Task requirements:
1 > Rewrite the rpm macro discussion from "error: Too many" to "be configurable ...", using "release notes" in place of "changelogs".
2 > Write the next part of the rpm macro discussion, picking up after its last sentence.

I wish %_rpmincludedir was externaly configurable somehow, e.g. by env variable or cmd line option. Otherwise it will make life harder to SCLs, where everything should go into /opt.

It's a macro. You can --define it to whatever you like.

Oh, yes, probably. But is there way to extend it? E.g.:

$ rpm --define "_rpmconfigdir %{_rpmconfigdir}:foo" -E "%{_rpmconfigdir}"
error: Too many levels of recursion in macro expansion. It is likely caused by recursive macro declaration.

What is the use case anyway? I can imagine using this for including pre-generated changelogs, but again, it would need to be configurable ...

Sorry, I assumed it was kinda obvious: to share whatever common pieces between packages in an ecosystem, to put it broadly. An ecosystem could be a programming language, or extension to a specific program/library, etc. Currently such things are stuffed into macro files in /usr/lib/rpm/macros.d/ but there are various problems with this:

* there's no build-require trace of where those macros come from

* macro files have limitations that spec includes don't (eg conditionals)

Given information:
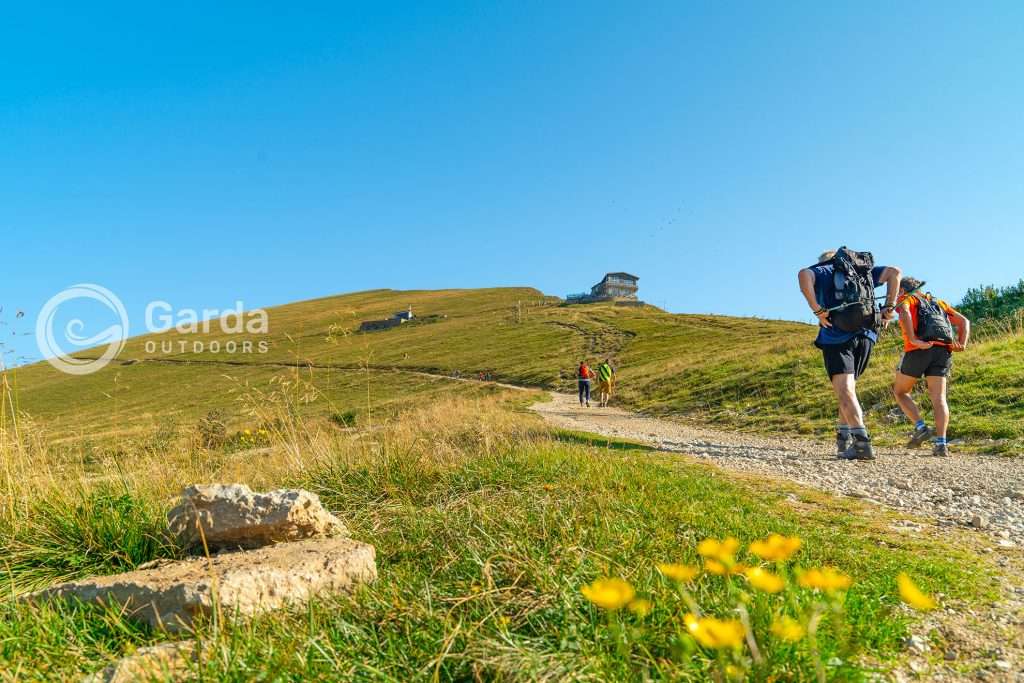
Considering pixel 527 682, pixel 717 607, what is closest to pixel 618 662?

Answer set:
1 >
error: Too many levels of recursion in macro expansion. It is likely caused by recursive macro declaration.

What is the use case anyway? I can imagine using this for including pre-generated release notes, but again, it would need to be configurable ...

2 >
* those macros are loaded on every single rpm invocation for no good reason

So the idea is that, say, Python 3 package on a distro would do something like
%include <python3.inc>
...which will automatically create a build-dependency on the path where that file comes from - presumably python3-devel. And even if we skipped the automatic dependency, it creates a strong trace as to what macros this package needs. Much more so than the current automatically loaded stuff does.

That makes sense. But while "those macros are loaded on every single rpm invocation for no good reason", then every Python .spec file would need to have this include. It is not necessarily wrong ...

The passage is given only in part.